Los retretes eran escasos. Sólo las viviendas de los ricos los tenían, y eran rudimentarios. Era habitual vaciar por las ventanas recipientes llenos de orina o agua sucia. Un documento de 1342 relativo a Périgueux recordaba que «para el buen orden de la ciudad, debía cuidarse siempre que no se arrojaran por las ventanas aguas fétidas y podridas que envenenaban el aire y a la gente del vecindario». Pero en Angers se produjeron «graves inconvenientes de peste y mortandad que con frecuencia afligieron a esta ciudad, por algunos campesinos rústicos y habitantes de la misma no tienen retretes [letrinas] en su casa, y hacen poner y tirar al pavimento de tarde y de noche repulsivas y abominables inmundicias, de las que la ciudad está muy infestada». Las plazas públicas tampoco se salvaban. En 1374, la de Châtelet estaba llena de «fango, basura e inmundicias que estaban allí y afluían día tras día». Incluso en 1483, al abrir una calle, el concejo municipal de Rouen señaló que la «había cerrado con dos puertas a causa de las porquerías que hacía el pueblo».
Los animales deambulaban entre los transeúntes. Cadáveres de perros y caballos se esparcían por toda la ciudad y sus alrededores, hasta que el hedor obligó a la administración a intervenir. A veces aparecían también cadáveres de personas que habían sido víctimas de un asesinato, abandonados en las zanjas de desagüe de la ciudad, y algunos ahorcados permanecían colgados para servir de ejemplo.”
La ciudad no tenía una diferencia de funciones clara con las aldeas del entorno, eran normales los animales de granja en sus calles
“tenían cerdos en el interior de las murallas, a pesar de las prohibiciones. En 1131, el caballo de Felipe, el hijo mayor de Luis VI el Gordo, chocó contra uno de ellos, arrojó a su jinete contra una enorme piedra, lo pisó con sus patas y lo aplastó bajo el peso de su cuerpo.
Los carniceros y los matarifes trabajaban en el centro de la ciudad: degollaban y descuartizaban los animales, cuya sangre corría por las calles, porque escaseaban los mataderos, que, por otra parte, debían estar fuera de la ciudad. Una ordenanza real de junio de 1366 referida a las carnicerías de la calle Sainte-Geneviève de París —por lo tanto, en el corazón del Barrio Latino— se hizo eco de las quejas de la Universidad y de los particulares: «Los carniceros mataban a sus animales en sus casas, y tiraban la sangre y los desperdicios de esos animales, tanto de día como de noche, a la calle Sainte-Geneviève, y muchas veces guardaban los desperdicios y la sangre de los susodichos animales en pozos o letrinas que tenían en sus casas, durante tanto tiempo que se corrompían..."

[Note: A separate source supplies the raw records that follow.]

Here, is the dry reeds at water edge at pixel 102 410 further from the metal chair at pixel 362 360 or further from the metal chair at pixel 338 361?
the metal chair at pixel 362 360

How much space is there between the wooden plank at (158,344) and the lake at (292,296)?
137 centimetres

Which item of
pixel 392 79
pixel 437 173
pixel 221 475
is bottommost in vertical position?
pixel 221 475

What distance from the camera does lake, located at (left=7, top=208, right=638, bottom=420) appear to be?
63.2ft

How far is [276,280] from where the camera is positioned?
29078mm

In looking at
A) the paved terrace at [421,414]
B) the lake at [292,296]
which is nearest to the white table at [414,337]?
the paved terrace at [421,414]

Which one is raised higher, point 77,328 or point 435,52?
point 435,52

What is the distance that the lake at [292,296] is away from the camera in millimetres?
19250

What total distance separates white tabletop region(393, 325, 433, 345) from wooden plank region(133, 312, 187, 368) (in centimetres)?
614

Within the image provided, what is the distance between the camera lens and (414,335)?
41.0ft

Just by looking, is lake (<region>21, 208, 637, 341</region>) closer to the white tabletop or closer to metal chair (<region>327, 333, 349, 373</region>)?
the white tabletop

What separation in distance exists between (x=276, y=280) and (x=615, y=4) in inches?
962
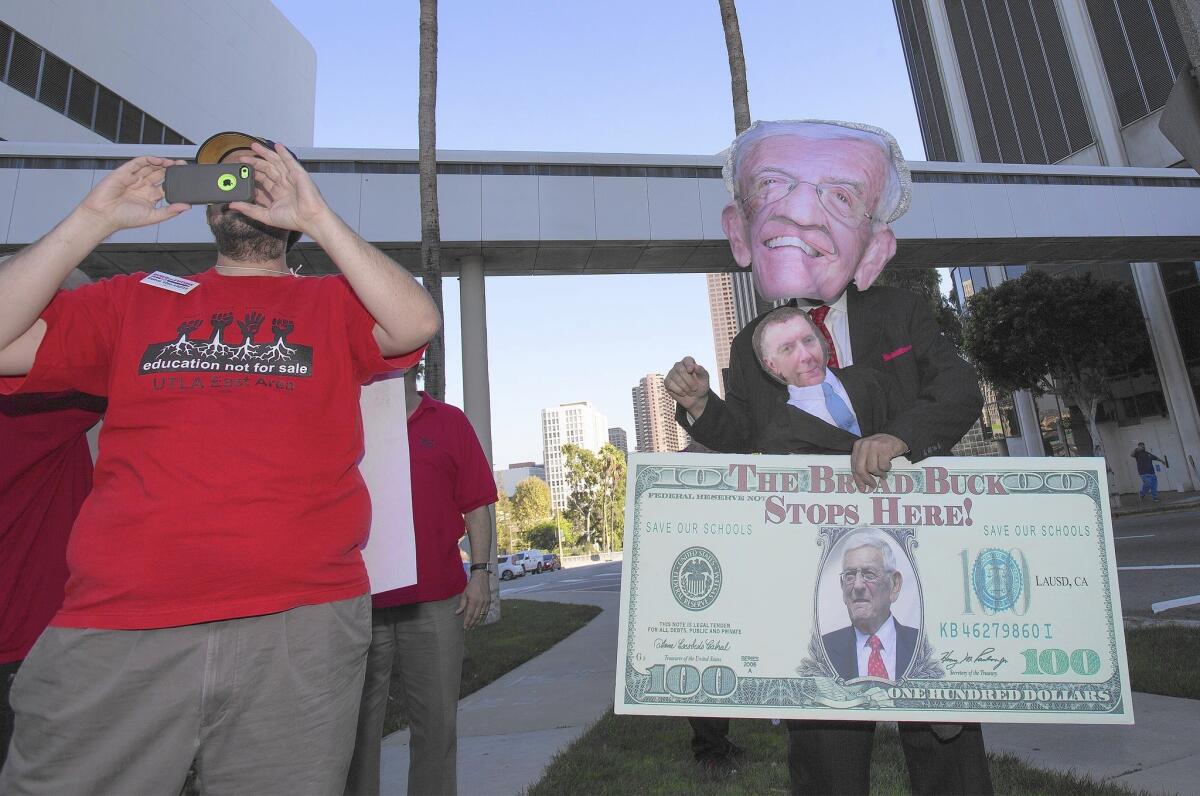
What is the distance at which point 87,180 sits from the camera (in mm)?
10688

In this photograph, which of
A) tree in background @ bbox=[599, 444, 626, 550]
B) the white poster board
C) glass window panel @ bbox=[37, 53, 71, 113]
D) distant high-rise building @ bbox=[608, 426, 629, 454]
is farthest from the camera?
distant high-rise building @ bbox=[608, 426, 629, 454]

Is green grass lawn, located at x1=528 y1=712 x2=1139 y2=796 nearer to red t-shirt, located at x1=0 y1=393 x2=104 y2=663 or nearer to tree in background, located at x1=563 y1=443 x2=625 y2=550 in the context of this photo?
red t-shirt, located at x1=0 y1=393 x2=104 y2=663

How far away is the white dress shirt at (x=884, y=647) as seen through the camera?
154cm

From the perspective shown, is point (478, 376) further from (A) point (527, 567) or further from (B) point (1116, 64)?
(A) point (527, 567)

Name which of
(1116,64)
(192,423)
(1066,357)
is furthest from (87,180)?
(1116,64)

Las murallas intensificaron la suciedad:
“Las cosas empeoraron durante la guerra de los Cien Años. La construcción de murallas volvió más estrecho el espacio urbano, y mantuvo y aumentó los problemas ambientales, a pesar de las medidas que se tomaron para permitir la evacuación de las aguas residuales y los desechos. La afluencia de visitantes para las fiestas, por ejemplo, en ocasión de las entradas reales, y en particular la llegada de soldados, no contribuyeron precisamente a mejorar la situación. En cuanto a los asedios, eran catastróficos para la higiene urbana. Además, las ciudades estaban abarrotadas de refugiados.”
Las autoridades intentaron cambiar la situación:
“en ese mismo año 1374, la duquesa Margarita ordenó a la municipalidad de Dijon que procediera a una profunda limpieza. En aquel momento, la calle Grands-Champs de Dijon «estaba absolutamente llena de estiércol, tierra y otras inmundicias, hasta el punto de que los carros sólo podían pasar por allí con grandes dificultades, y esas inmundicias producían un gran hedor e infecciones».”

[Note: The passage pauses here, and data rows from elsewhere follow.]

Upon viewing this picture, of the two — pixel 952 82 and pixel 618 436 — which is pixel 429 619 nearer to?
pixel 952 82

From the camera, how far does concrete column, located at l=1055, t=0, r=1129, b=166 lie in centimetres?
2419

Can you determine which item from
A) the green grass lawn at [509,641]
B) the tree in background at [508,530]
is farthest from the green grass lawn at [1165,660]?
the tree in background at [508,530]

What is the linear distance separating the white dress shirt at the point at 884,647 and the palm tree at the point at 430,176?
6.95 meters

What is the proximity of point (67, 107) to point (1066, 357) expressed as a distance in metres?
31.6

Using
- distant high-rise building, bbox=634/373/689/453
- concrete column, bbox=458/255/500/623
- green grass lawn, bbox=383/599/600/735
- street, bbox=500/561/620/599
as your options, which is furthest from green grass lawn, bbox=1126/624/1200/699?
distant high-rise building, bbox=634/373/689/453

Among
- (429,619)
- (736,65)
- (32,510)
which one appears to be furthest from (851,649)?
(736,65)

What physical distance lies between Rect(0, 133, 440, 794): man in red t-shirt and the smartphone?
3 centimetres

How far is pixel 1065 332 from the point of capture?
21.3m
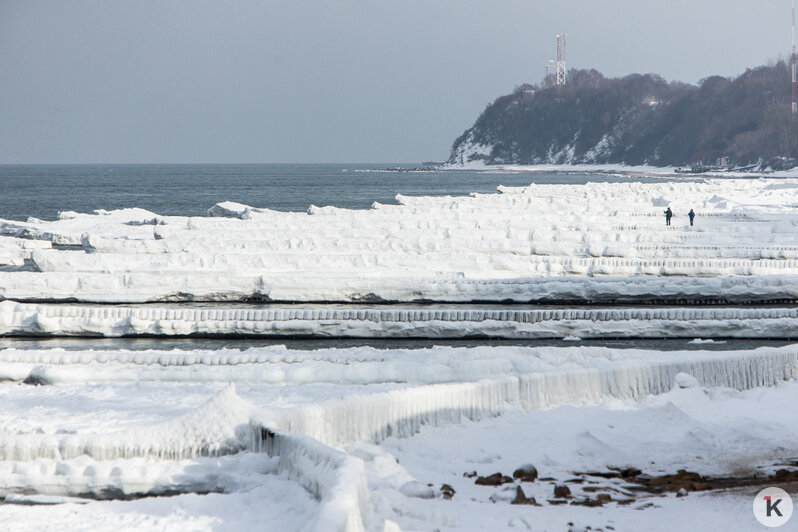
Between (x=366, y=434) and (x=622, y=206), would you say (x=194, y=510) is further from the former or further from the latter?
(x=622, y=206)

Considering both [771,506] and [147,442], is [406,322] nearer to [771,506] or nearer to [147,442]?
[147,442]

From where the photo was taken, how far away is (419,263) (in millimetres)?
19234

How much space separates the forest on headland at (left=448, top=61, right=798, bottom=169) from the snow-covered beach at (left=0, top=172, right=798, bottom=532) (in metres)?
102

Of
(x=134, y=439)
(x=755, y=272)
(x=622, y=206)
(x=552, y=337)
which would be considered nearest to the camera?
(x=134, y=439)

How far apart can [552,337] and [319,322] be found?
410 cm

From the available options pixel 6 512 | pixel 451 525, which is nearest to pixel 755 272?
pixel 451 525

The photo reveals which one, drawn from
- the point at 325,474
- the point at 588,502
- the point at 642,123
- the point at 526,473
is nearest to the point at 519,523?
the point at 588,502

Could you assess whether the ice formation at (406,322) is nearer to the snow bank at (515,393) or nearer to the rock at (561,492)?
the snow bank at (515,393)

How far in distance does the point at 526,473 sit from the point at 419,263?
12402mm

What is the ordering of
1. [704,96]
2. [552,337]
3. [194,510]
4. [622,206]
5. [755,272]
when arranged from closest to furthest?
[194,510] < [552,337] < [755,272] < [622,206] < [704,96]

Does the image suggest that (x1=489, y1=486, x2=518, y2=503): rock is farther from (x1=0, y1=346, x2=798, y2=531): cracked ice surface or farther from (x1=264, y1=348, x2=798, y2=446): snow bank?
(x1=264, y1=348, x2=798, y2=446): snow bank

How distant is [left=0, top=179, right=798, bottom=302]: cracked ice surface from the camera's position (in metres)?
17.2

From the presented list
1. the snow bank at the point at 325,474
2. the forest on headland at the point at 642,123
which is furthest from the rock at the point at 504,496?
the forest on headland at the point at 642,123

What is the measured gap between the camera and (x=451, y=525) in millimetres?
5723
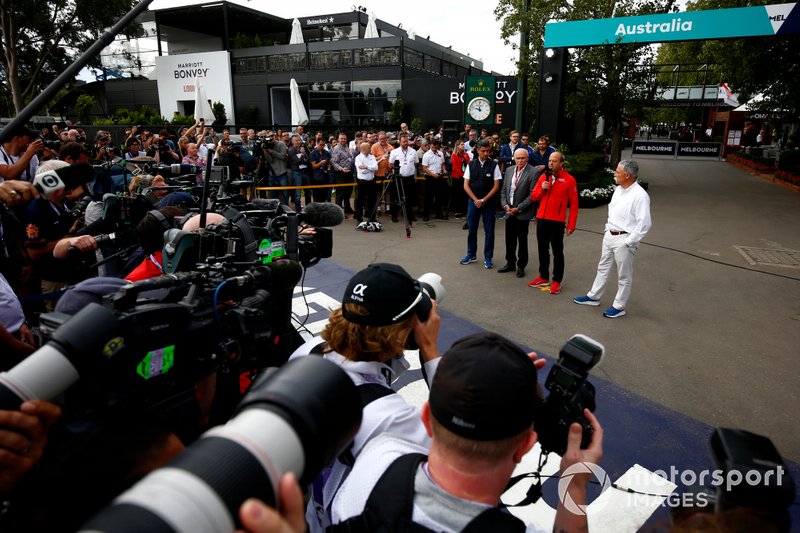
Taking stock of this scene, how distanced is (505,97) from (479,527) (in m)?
19.1

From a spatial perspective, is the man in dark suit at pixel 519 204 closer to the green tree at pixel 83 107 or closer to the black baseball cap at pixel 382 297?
the black baseball cap at pixel 382 297

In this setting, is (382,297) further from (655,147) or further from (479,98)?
(655,147)

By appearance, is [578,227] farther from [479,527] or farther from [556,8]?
[556,8]

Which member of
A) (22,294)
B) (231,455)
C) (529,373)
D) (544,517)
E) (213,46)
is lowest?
(544,517)

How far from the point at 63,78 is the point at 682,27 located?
51.1 feet

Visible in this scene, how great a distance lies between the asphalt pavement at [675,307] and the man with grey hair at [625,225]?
17.8 inches

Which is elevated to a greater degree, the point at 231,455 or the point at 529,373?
the point at 231,455

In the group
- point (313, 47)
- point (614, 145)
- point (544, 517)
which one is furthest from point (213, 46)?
point (544, 517)

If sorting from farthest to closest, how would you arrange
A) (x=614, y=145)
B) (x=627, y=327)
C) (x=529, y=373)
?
(x=614, y=145) → (x=627, y=327) → (x=529, y=373)

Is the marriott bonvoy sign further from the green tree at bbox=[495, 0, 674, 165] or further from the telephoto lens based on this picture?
the telephoto lens

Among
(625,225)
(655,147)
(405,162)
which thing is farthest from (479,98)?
(655,147)

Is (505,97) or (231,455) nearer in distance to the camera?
(231,455)

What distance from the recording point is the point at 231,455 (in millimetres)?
770

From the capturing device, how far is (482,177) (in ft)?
27.7
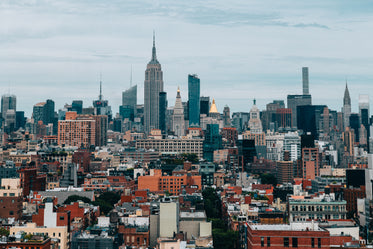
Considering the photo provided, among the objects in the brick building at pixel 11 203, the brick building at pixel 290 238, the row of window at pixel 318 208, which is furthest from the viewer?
the row of window at pixel 318 208

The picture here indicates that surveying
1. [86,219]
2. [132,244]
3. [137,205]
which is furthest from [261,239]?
[137,205]

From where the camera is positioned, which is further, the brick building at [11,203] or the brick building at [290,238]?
the brick building at [11,203]

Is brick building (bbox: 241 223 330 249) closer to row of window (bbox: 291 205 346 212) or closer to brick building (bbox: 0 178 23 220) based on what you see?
row of window (bbox: 291 205 346 212)

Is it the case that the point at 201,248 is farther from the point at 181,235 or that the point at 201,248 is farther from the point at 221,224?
the point at 221,224

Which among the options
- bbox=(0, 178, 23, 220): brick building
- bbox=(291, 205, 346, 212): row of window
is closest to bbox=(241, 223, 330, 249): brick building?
bbox=(291, 205, 346, 212): row of window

Pasaje de: Verdon, Jean. “Sombras y luces de la Edad Media.”
No todo era un desastre en las ciudades medievales. Eran muy adecuadas para su territorio, tenían pocos habitantes vistas desde la perspectivas actual, las enfermedades y hambre daban lugar a una alta mortalidad, siempre demandaban gente para su crecimiento.

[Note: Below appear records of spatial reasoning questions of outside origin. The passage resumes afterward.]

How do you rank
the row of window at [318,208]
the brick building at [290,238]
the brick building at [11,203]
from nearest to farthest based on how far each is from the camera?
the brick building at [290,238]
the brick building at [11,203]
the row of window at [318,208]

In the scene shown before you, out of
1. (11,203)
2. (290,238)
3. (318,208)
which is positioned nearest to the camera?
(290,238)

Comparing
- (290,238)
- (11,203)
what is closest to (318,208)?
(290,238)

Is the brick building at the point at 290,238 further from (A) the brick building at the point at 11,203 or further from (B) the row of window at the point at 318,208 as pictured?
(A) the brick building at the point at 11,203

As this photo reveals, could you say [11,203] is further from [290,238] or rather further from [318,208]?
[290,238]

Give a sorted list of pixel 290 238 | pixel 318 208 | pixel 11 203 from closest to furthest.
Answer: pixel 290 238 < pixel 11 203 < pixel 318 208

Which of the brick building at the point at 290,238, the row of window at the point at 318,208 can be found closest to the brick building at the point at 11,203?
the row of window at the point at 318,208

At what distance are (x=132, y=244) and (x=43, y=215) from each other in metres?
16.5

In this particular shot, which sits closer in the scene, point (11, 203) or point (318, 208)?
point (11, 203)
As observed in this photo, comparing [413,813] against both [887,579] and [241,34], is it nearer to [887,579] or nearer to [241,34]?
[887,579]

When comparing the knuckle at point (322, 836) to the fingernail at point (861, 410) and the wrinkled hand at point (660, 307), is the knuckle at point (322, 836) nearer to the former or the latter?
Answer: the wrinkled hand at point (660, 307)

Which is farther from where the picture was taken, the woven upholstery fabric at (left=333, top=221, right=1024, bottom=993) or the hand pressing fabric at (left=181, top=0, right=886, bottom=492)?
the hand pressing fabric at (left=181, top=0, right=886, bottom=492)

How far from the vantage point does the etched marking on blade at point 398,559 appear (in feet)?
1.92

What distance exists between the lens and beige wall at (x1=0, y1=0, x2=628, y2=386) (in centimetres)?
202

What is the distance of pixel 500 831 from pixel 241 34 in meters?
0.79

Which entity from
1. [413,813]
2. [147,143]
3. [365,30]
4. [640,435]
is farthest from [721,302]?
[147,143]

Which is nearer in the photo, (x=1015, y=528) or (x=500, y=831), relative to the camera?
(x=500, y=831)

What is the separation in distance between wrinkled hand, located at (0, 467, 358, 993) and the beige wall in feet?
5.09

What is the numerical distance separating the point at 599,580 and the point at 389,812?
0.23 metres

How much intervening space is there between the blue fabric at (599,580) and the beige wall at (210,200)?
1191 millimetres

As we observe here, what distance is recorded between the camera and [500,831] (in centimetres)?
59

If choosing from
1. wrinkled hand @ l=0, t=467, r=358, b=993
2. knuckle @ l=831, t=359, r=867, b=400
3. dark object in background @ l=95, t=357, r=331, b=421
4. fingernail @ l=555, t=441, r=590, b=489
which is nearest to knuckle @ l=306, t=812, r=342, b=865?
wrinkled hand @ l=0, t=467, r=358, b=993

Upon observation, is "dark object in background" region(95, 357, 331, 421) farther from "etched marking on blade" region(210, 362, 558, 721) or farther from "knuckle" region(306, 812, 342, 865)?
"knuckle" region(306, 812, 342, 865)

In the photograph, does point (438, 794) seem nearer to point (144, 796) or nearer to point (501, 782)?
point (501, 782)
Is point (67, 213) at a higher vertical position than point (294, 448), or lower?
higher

Eran centro del comercio local con sus ferias y mercados. algunas ciudades vivieron un fuerte desarrollo comercial como cuenta David Abufalia:
“El ascenso de Pisa y Génova resulta casi tan misterioso como el de Amalfi, y el asombroso éxito de estas ciudades, que consiguieron limpiar el Mediterráneo occidental de piratas y crear rutas mercantiles sostenidas por colonizadores y asentamientos de mercaderes en puntos tan orientales como Tierra Santa, Egipto y Bizancio, acrecienta todavía más el misterio.”
“En tiempos de Benjamín de Tudela, Barcelona era todavía «una pequeña y hermosa ciudad», aunque insiste que alrededor de 1160 la visitaban mercaderes de Italia y todo el Mediterráneo.3 Sin embargo, en aquel momento, la ciudad vivía horas bajas, porque, si había una ciudad española en las costas mediterráneas que en el siglo XI había parecido estar a punto de vivir un gran auge, esta era la Barcelona cristiana. Gobernada por sus enérgicos y belicosos condes, que disfrutaban amenazando y asaltando los reinos musulmanes dispersos por el sur de España, la ciudad percibía grandes sumas de dinero procedentes de tributos que inyectaban oro en la economía y alentaban a los comerciantes prósperos como por ejemplo Ricart Guillem a invertir en viñedos, huertos y otras propiedades en las zonas limítrofes al oeste de Barcelona (cerca de las Ramblas modernas). Ricart, hijo de un castellano, era una estrella en ascenso en Barcelona: combatió contra el pendenciero mercenario El Cid en el año 1090 y viajó a la Zaragoza musulmana para cambiar plata por oro. Sin embargo, este primer auge de Barcelona fue breve, y le siguió un largo invierno; a finales del siglo XI, los almorávides se instalaron “en el sur de España y los tributos dejaron de llegar a Barcelona..."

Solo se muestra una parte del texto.